Tech update (children’s data privacy)
Recent/upcoming developments… The new Congress is wasting little time in resuming its efforts around children’s privacy/online safety legislation. The Senate Commerce Committee approved on a bipartisan basis Chair Cruz’s (R-TX) newly introduced Kids Off Social Media Act (KOSMA). KOSMA aims to enhance online safety for minors by prohibiting users under 13 from accessing social media platforms, restricting the use of personalized recommendation systems for individuals under 17, and limiting social media use in schools. And in recent days, House Energy & Commerce (E&C) Committee Chair Guthrie (R-KY) announced his committee will start a working group on privacy, which Guthrie indicated would be heavily focused on privacy issues relating to children and would first look at moving forward last year’s Kids Online Safety Act (KOSA) proposal.
* As reminder, following months of activity around the two leading children’s privacy/online safety proposals – the Kids Online Safety Act (KOSA,) and the Children’s & Teen’s Online Privacy Protection Act (COPPA 2.0) – the effort to enact those bills into law failed late last year when House Republican leadership (i.e., Speaker Johnson (R-LA)) indicated he wanted the incoming Republican Congress to address those issues.
* KOSA – which is focused on online safety and privacy – would require platforms to enable the strongest privacy/safety settings by default, disable “addictive” features, and create a duty for platforms to prevent specific dangers to minors. COPPA 2.0 – which is focused on privacy – would ban targeted ads to minors and extend existing privacy protections to users aged 13-16. The Senate voted 91-3 in last August to pass the Kids Online Safety & Privacy Act (KOPSA), a bill combining KOSA and COPPA 2.0. And last September, the House Energy & Commerce (E&C) Committee voted (by voice vote) to advance both bills. Neither bill has been reintroduced this session, though reintroduction is likely.

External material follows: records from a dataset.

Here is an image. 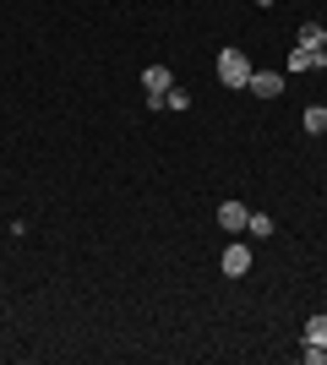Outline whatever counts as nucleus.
I'll list each match as a JSON object with an SVG mask.
<instances>
[{
  "label": "nucleus",
  "mask_w": 327,
  "mask_h": 365,
  "mask_svg": "<svg viewBox=\"0 0 327 365\" xmlns=\"http://www.w3.org/2000/svg\"><path fill=\"white\" fill-rule=\"evenodd\" d=\"M218 82H224V88H246L251 82V61L240 49H224V55H218Z\"/></svg>",
  "instance_id": "obj_1"
},
{
  "label": "nucleus",
  "mask_w": 327,
  "mask_h": 365,
  "mask_svg": "<svg viewBox=\"0 0 327 365\" xmlns=\"http://www.w3.org/2000/svg\"><path fill=\"white\" fill-rule=\"evenodd\" d=\"M289 71H327V49H306V44H300V49H289Z\"/></svg>",
  "instance_id": "obj_2"
},
{
  "label": "nucleus",
  "mask_w": 327,
  "mask_h": 365,
  "mask_svg": "<svg viewBox=\"0 0 327 365\" xmlns=\"http://www.w3.org/2000/svg\"><path fill=\"white\" fill-rule=\"evenodd\" d=\"M218 224L229 229V235H246V224H251V207H246V202H224V207H218Z\"/></svg>",
  "instance_id": "obj_3"
},
{
  "label": "nucleus",
  "mask_w": 327,
  "mask_h": 365,
  "mask_svg": "<svg viewBox=\"0 0 327 365\" xmlns=\"http://www.w3.org/2000/svg\"><path fill=\"white\" fill-rule=\"evenodd\" d=\"M246 88L256 93V98H279V93H284V76H279V71H251Z\"/></svg>",
  "instance_id": "obj_4"
},
{
  "label": "nucleus",
  "mask_w": 327,
  "mask_h": 365,
  "mask_svg": "<svg viewBox=\"0 0 327 365\" xmlns=\"http://www.w3.org/2000/svg\"><path fill=\"white\" fill-rule=\"evenodd\" d=\"M218 267H224V273H229V278H246V273H251V251H246V245H229Z\"/></svg>",
  "instance_id": "obj_5"
},
{
  "label": "nucleus",
  "mask_w": 327,
  "mask_h": 365,
  "mask_svg": "<svg viewBox=\"0 0 327 365\" xmlns=\"http://www.w3.org/2000/svg\"><path fill=\"white\" fill-rule=\"evenodd\" d=\"M142 88H147V93H170L175 88L170 66H147V71H142Z\"/></svg>",
  "instance_id": "obj_6"
},
{
  "label": "nucleus",
  "mask_w": 327,
  "mask_h": 365,
  "mask_svg": "<svg viewBox=\"0 0 327 365\" xmlns=\"http://www.w3.org/2000/svg\"><path fill=\"white\" fill-rule=\"evenodd\" d=\"M300 44H306V49H322L327 44V28H322V22H306V28H300Z\"/></svg>",
  "instance_id": "obj_7"
},
{
  "label": "nucleus",
  "mask_w": 327,
  "mask_h": 365,
  "mask_svg": "<svg viewBox=\"0 0 327 365\" xmlns=\"http://www.w3.org/2000/svg\"><path fill=\"white\" fill-rule=\"evenodd\" d=\"M306 131H311V137H322V131H327V109H322V104L306 109Z\"/></svg>",
  "instance_id": "obj_8"
},
{
  "label": "nucleus",
  "mask_w": 327,
  "mask_h": 365,
  "mask_svg": "<svg viewBox=\"0 0 327 365\" xmlns=\"http://www.w3.org/2000/svg\"><path fill=\"white\" fill-rule=\"evenodd\" d=\"M306 344H322V349H327V317H311V322H306Z\"/></svg>",
  "instance_id": "obj_9"
},
{
  "label": "nucleus",
  "mask_w": 327,
  "mask_h": 365,
  "mask_svg": "<svg viewBox=\"0 0 327 365\" xmlns=\"http://www.w3.org/2000/svg\"><path fill=\"white\" fill-rule=\"evenodd\" d=\"M251 235H256V240H267V235H273V218H267V213H251Z\"/></svg>",
  "instance_id": "obj_10"
},
{
  "label": "nucleus",
  "mask_w": 327,
  "mask_h": 365,
  "mask_svg": "<svg viewBox=\"0 0 327 365\" xmlns=\"http://www.w3.org/2000/svg\"><path fill=\"white\" fill-rule=\"evenodd\" d=\"M256 6H279V0H256Z\"/></svg>",
  "instance_id": "obj_11"
}]
</instances>
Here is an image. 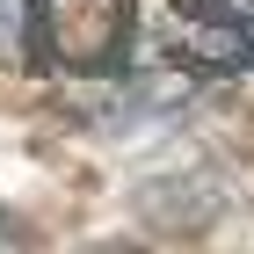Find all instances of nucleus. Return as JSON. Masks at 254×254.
<instances>
[{"instance_id": "f257e3e1", "label": "nucleus", "mask_w": 254, "mask_h": 254, "mask_svg": "<svg viewBox=\"0 0 254 254\" xmlns=\"http://www.w3.org/2000/svg\"><path fill=\"white\" fill-rule=\"evenodd\" d=\"M138 29V0H29V51L65 73H117Z\"/></svg>"}, {"instance_id": "f03ea898", "label": "nucleus", "mask_w": 254, "mask_h": 254, "mask_svg": "<svg viewBox=\"0 0 254 254\" xmlns=\"http://www.w3.org/2000/svg\"><path fill=\"white\" fill-rule=\"evenodd\" d=\"M175 51L203 73L254 65V0H175Z\"/></svg>"}]
</instances>
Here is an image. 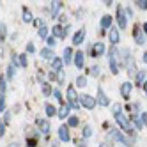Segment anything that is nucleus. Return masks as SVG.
I'll list each match as a JSON object with an SVG mask.
<instances>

Our outlook… Cruz’s pursuit of KOSMA so early into the Congressional session and Guthrie’s comments regarding KOSA suggest that Republican lawmakers are prioritizing children’s privacy/online safety legislation. This dynamic, paired with support from Johnson and President Trump’s for the effort, reinforce our view that it is more likely than not (50%+ probability) that children’s privacy/online safety legislation will be enacted this year. That said, Guthrie’s focus on KOSA and Cruz’s pursuit of entirely new legislation suggest that lawmakers have not yet coalesced around a single approach. Moreover, it remains the case that the various threads of legislative activity here have detractors on both sides of the aisle (i.e., Republican concerns around KOSA’s duty of care, progressive concerns around civil rights issues) and industry lobbying against such proposals is intense. And with much of the legislative capacity in the ~first half of the year likely to be consumed by tax/spending legislation and the FY25 appropriations, we cannot have strong conviction on the outcome. However, what is clear is that Republicans are placing little emphasis on moving forward comprehensive privacy legislation, as evidenced by both Cruz and Guthrie suggesting they intend to start from scratch on such proposals and only after they dig into the children’s privacy/online safety issue.
Watch for these developments… On the substance, we are watching for whether the House and Senate move forward with competing approaches to the children’s privacy/online safety issue, as this will complicate the legislative effort and potentially depress the probability of enactment. On process, we are watching for evidence that leadership (i.e., Speaker Johnson, Senate Majority Leader Thune (R-SD)) are allocating time and political capital to this issue, as a decision to prioritize other tech-related issues would suggest the children’s online safety/privacy effort is losing some of its early momentum.